Polri Bidik 3.000 Layanan Pinjaman Online Ilegal yang Bikin Warga Resah

Gambar Gravatar
Jumat, 18 Jun 2021, 12: 14 pm-Hukrim

ZONATIMES.COM – Pinjaman online atau biasa disingkat pinjol merupakan layanan pinjaman yang dilakukan secara online. Tidak ada yang salah dari layanan ini selama sesuai dengan aturan yang berlaku di Indonesia. 

Sayangnya, ada banyak layanan pinjaman online ilegal. Dikatakan ilegal karena tidak berbadan hukum dan tidak sesuai dengan aturan sistem keuangan yang berlaku di Indonesia.

Karena maraknya pinjol ilegal yang membuat warga resah, polri akan menyikat habis pelakunya. 

Saat ini, Badan Reserse Kriminal (Bareskrim) Polri tengah membidik sejumlah penyedia layanan pinjol ilegal yang tak terdaftar di Otoritas Jasa Keuangan (OJK). 

Hal ini dilakukan sebagai respon dari maraknya masyarakat yang dirugikan oleh kerja-kerja pinjol yang memberatkan nasabah.

Saking bikin resahnya, Polri bahkan mengibaratkan kegiatan pinjol ilegal tersebut seperti preman yang meresahkan masyarakat.

“Sama seperti disampaikan kemarin, kasus preman, ini kasus pinjaman online (pinjol) pun juga meresahkan masyarakat,” kata Wadir Tipideksus Kombes Whisnu Hermawan Februanto dikutip dari CNN Indonesia.

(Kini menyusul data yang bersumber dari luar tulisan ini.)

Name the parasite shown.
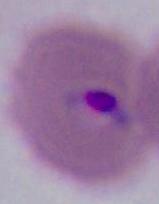
Plasmodium.

magnification = 400x or 1000x
modality = micrograph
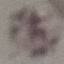

Result: no malaria parasites seen. Cell patch, automatically extracted from a larger field of view and resized to 64 × 64 pixels. Giemsa stain. Thin smear of blood. Acquired by smartphone through the microscope eyepiece.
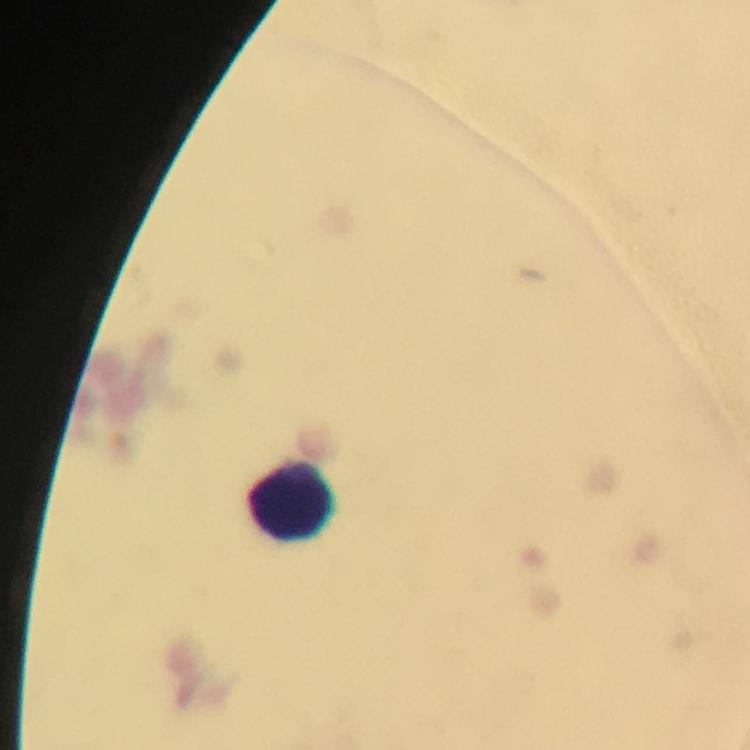

Approximate centers as (x, y) in pixels. Leukocyte locations: (295, 501). Giemsa-stained preparation. Photographed with a smartphone mounted on the microscope. Image is 750×750 pixels. 100x magnification. Thick smear. From a malaria diagnostic workup. A crop from one field of view. Immersion oil was used. Malaria parasites: none detected.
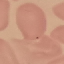

Summary:
  - Malaria status: uninfected
  - Image type: automatically extracted cell patch, resized to 64 × 64 pixels
  - Preparation: thin blood smear
  - Stain: Giemsa
  - Capture: smartphone through the microscope eyepiece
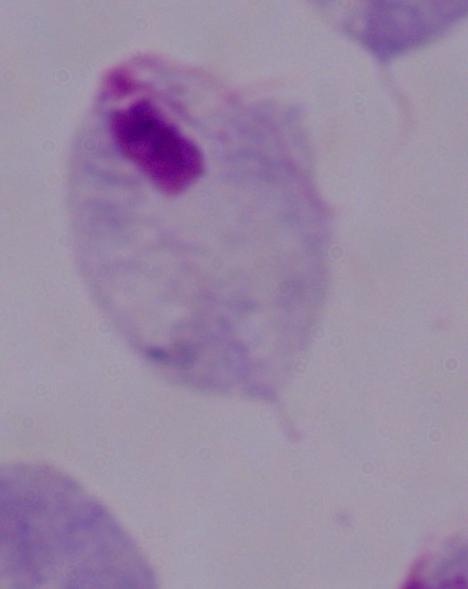
Summary:
  - Magnification: 1000x
  - Modality: micrograph
  - Identification: trichomonad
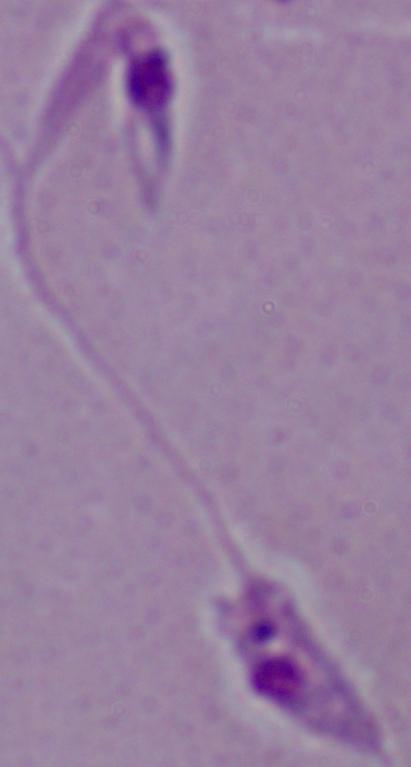 A Leishmania parasite is seen. Micrograph. Captured at 1000x magnification.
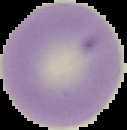
Segmented cell region on a black background. Image is 127×130 pixels. From a thin blood film. Malaria status: uninfected.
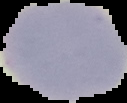

image size = 127×103 pixels
image type = segmented cell region on a black background
preparation = thin blood smear
result = no Plasmodium parasites detected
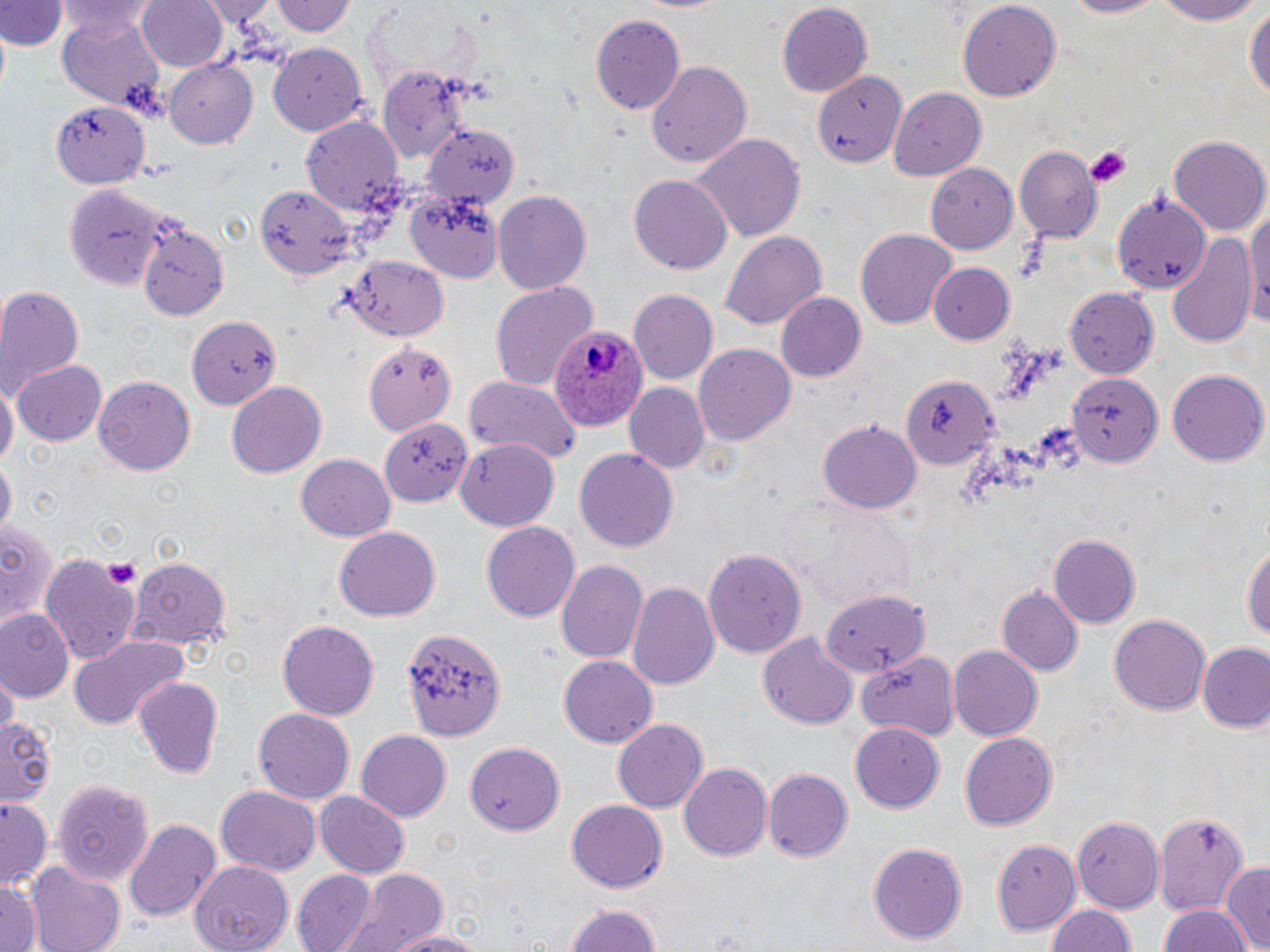
slide_level_diagnosis: Plasmodium ovale
field_of_view: single
stain: May-Grünwald-Giemsa
uninfected_red_blood_cell_locations: 'approximate bounding boxes as named x1/y1/x2/y2 corners in pixels: (x1=137, y1=0, x2=228, y2=72), (x1=201, y1=0, x2=280, y2=26), (x1=275, y1=0, x2=353, y2=39), (x1=636, y1=0, x2=735, y2=15), (x1=957, y1=0, x2=1061, y2=100), (x1=1054, y1=0, x2=1164, y2=19), (x1=1150, y1=0, x2=1263, y2=26), (x1=0, y1=1, x2=64, y2=52), (x1=58, y1=2, x2=162, y2=43), (x1=1244, y1=2, x2=1270, y2=108), (x1=774, y1=3, x2=874, y2=98), (x1=57, y1=14, x2=166, y2=110), (x1=591, y1=14, x2=685, y2=114), (x1=268, y1=43, x2=369, y2=135), (x1=166, y1=59, x2=258, y2=147), (x1=645, y1=59, x2=752, y2=171), (x1=373, y1=64, x2=468, y2=160), (x1=809, y1=66, x2=903, y2=172), (x1=891, y1=87, x2=987, y2=178), (x1=54, y1=103, x2=146, y2=190), (x1=301, y1=114, x2=403, y2=215), (x1=422, y1=125, x2=519, y2=211), (x1=695, y1=134, x2=805, y2=243), (x1=1169, y1=135, x2=1269, y2=237), (x1=1014, y1=147, x2=1102, y2=241), (x1=927, y1=166, x2=1018, y2=254), (x1=630, y1=174, x2=732, y2=275), (x1=65, y1=181, x2=170, y2=287), (x1=256, y1=183, x2=354, y2=276), (x1=492, y1=190, x2=592, y2=295), (x1=404, y1=192, x2=501, y2=280), (x1=1114, y1=192, x2=1211, y2=294), (x1=1246, y1=201, x2=1270, y2=329), (x1=134, y1=209, x2=233, y2=322), (x1=856, y1=228, x2=957, y2=330), (x1=720, y1=230, x2=826, y2=334), (x1=1169, y1=231, x2=1259, y2=349), (x1=875, y1=245, x2=1010, y2=335), (x1=342, y1=256, x2=448, y2=342), (x1=929, y1=264, x2=1016, y2=344), (x1=489, y1=282, x2=596, y2=390), (x1=0, y1=285, x2=83, y2=393), (x1=1064, y1=285, x2=1159, y2=379), (x1=775, y1=290, x2=865, y2=381), (x1=628, y1=291, x2=718, y2=384), (x1=185, y1=312, x2=279, y2=411), (x1=364, y1=341, x2=455, y2=434), (x1=694, y1=344, x2=794, y2=443), (x1=11, y1=360, x2=108, y2=445), (x1=1069, y1=369, x2=1163, y2=467), (x1=1169, y1=369, x2=1266, y2=467), (x1=900, y1=373, x2=996, y2=468), (x1=465, y1=374, x2=583, y2=463), (x1=94, y1=378, x2=195, y2=472), (x1=1, y1=379, x2=16, y2=474), (x1=228, y1=381, x2=326, y2=476), (x1=624, y1=381, x2=709, y2=472), (x1=378, y1=416, x2=470, y2=506), (x1=819, y1=419, x2=921, y2=514), (x1=456, y1=440, x2=559, y2=530), (x1=576, y1=448, x2=678, y2=554), (x1=297, y1=454, x2=394, y2=540), (x1=1, y1=459, x2=14, y2=537), (x1=800, y1=503, x2=916, y2=607), (x1=482, y1=519, x2=580, y2=619), (x1=0, y1=522, x2=59, y2=631), (x1=334, y1=525, x2=441, y2=622), (x1=1049, y1=534, x2=1140, y2=627), (x1=1244, y1=538, x2=1270, y2=648), (x1=703, y1=545, x2=805, y2=656), (x1=40, y1=552, x2=142, y2=665), (x1=131, y1=555, x2=231, y2=647), (x1=556, y1=559, x2=649, y2=665), (x1=628, y1=580, x2=720, y2=690), (x1=996, y1=587, x2=1082, y2=675), (x1=818, y1=588, x2=930, y2=674), (x1=819, y1=589, x2=933, y2=675), (x1=0, y1=608, x2=73, y2=700), (x1=1109, y1=614, x2=1212, y2=715), (x1=278, y1=621, x2=377, y2=721), (x1=400, y1=627, x2=504, y2=739), (x1=69, y1=634, x2=190, y2=731), (x1=758, y1=635, x2=855, y2=728), (x1=947, y1=645, x2=1039, y2=741), (x1=1199, y1=646, x2=1269, y2=732), (x1=857, y1=653, x2=960, y2=740), (x1=558, y1=654, x2=659, y2=746), (x1=3, y1=672, x2=16, y2=740), (x1=133, y1=677, x2=222, y2=778), (x1=253, y1=708, x2=356, y2=803), (x1=2, y1=715, x2=55, y2=806), (x1=613, y1=717, x2=707, y2=813), (x1=851, y1=723, x2=945, y2=811), (x1=356, y1=730, x2=451, y2=822), (x1=960, y1=731, x2=1058, y2=831), (x1=465, y1=740, x2=563, y2=835), (x1=680, y1=760, x2=772, y2=862), (x1=764, y1=768, x2=850, y2=863), (x1=52, y1=776, x2=156, y2=888), (x1=216, y1=787, x2=320, y2=875), (x1=315, y1=791, x2=407, y2=877), (x1=0, y1=798, x2=52, y2=891), (x1=567, y1=798, x2=667, y2=892), (x1=1153, y1=810, x2=1251, y2=921), (x1=1073, y1=816, x2=1164, y2=913), (x1=124, y1=819, x2=219, y2=918), (x1=993, y1=837, x2=1081, y2=933), (x1=868, y1=842, x2=967, y2=944), (x1=191, y1=861, x2=296, y2=952), (x1=1221, y1=862, x2=1270, y2=950), (x1=28, y1=863, x2=126, y2=952), (x1=293, y1=869, x2=376, y2=952), (x1=343, y1=870, x2=452, y2=952), (x1=0, y1=880, x2=41, y2=952), (x1=562, y1=902, x2=666, y2=952), (x1=1044, y1=905, x2=1136, y2=952), (x1=1155, y1=905, x2=1250, y2=952), (x1=383, y1=930, x2=488, y2=952)'
modality: optical microscopy
image_size: 1270×952 pixels
preparation: thin blood film
platelet_locations: 'approximate bounding boxes as named x1/y1/x2/y2 corners in pixels: (x1=1085, y1=147, x2=1132, y2=188), (x1=104, y1=556, x2=141, y2=591)'
plasmodium_ovale_infected_red_blood_cell_locations: 'approximate bounding boxes as named x1/y1/x2/y2 corners in pixels: (x1=548, y1=325, x2=647, y2=433)'
magnification: 1000x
Classify this cell by malaria status.
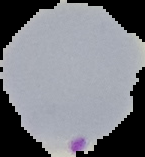
It is parasitized.

Summary:
  - Preparation: thin blood film
  - Image size: 145×157 pixels
  - Image type: segmented cell region on a black background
Classify this cell by malaria status.
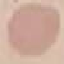

Uninfected.

Automatically extracted cell patch, resized to 64 × 64 pixels. Thin smear of blood. Giemsa stain. Acquired by smartphone through the microscope eyepiece.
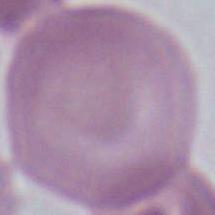
Summary:
  - Magnification: 1000x
  - Modality: photomicrograph
  - Identification: red blood cell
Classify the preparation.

Kata Whisnu, Kepala Badan Reserse Kriminal (Kabareskrim) Polri Komisaris Jenderal Agus Andrianto bahkan sampai meneken surat telegram kepada jajaran kepolisian di daerah untuk segera menangani perkara-perkara pinjol di daerah. Whisnu, mengutip data OJK, menyatakan sampai saat ini ada sekitar 3.000 pinjol yang tak terdaftar.

Macam-macam Teror dari Pinjaman Online Ilegal

Kasus-kasus pinjol seringkali meresahkan masyarakat lantaran korban-korbannya kerap mendapat teror oleh penagihnya alias debt collector. Beberapa kasus, para penagih menyebarkan informasi peminjam kepada kerabat-kerabatnya tanpa persetujuan.

Salah satu kasus yang diungkap Bareskrim ialah perusahaan Rp Cepat yang diduga dikendalikan oleh WN China. Perusahaan ini mengambil data pribadi secara ilegal.

Dalam perkara ini, para tersangka dijerat Pasal 30 Jo Pasal 46 dan/atau Pasal 32 Jo Pasal 48 UU Nomor 19 Tahun 2016 Tentang ITE dan/atau Pasal 62 ayat (1) Jo Pasal 8 ayat (1) huruf f UU Nomor 8 Tahun 1999 tentang Perlindungan Konsumen.

Mereka juga dijerat dan/atau Pasal 378 KUHP dan/atau Pasal 3 atau Pasal 4 atau Pasal 5 atau Pasal 6 atau Pasal 10 UU Nomor 8 Tahun 2010 tentang Pencegahan dan Pemberantasan TPPU.